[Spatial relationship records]
============================================================

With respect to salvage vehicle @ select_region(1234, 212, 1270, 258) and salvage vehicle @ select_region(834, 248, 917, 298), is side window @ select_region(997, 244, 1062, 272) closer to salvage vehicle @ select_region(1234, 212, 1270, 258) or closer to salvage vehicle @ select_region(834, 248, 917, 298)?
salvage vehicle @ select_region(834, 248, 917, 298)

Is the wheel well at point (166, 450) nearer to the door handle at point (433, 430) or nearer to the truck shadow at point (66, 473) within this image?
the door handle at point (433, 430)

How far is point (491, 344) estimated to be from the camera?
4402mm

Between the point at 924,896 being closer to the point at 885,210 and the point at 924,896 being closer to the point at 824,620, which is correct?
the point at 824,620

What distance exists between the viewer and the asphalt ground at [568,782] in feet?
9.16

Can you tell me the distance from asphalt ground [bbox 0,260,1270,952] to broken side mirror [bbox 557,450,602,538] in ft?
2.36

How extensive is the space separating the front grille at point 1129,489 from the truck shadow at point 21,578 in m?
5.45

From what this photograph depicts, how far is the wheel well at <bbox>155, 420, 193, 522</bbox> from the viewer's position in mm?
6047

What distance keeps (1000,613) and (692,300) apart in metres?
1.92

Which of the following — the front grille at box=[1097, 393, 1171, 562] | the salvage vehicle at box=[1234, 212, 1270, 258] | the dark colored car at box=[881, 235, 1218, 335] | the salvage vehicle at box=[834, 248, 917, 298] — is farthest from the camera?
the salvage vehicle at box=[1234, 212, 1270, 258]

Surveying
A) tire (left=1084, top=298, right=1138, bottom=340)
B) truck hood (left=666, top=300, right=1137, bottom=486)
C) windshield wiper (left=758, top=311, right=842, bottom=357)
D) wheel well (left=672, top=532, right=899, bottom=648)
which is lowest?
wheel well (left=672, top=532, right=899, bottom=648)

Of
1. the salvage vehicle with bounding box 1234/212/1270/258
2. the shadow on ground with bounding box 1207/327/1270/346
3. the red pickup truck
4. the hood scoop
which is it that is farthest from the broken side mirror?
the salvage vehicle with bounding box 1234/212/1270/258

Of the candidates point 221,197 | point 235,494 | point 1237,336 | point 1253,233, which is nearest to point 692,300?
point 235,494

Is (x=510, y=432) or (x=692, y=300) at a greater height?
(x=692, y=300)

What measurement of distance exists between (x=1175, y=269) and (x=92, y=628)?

============================================================

Edit the rows starting at the line containing "Of the candidates" and running through the end of the records so that "candidates" becomes "options", keeping everything else the same. Give back only those lines.

* _Reply_:
Of the options point 221,197 | point 235,494 | point 1237,336 | point 1253,233, which is nearest to point 692,300?
point 235,494

Is (x=510, y=432) or (x=692, y=300) at a greater height?
(x=692, y=300)

What measurement of distance exists between (x=1175, y=269) and (x=92, y=628)?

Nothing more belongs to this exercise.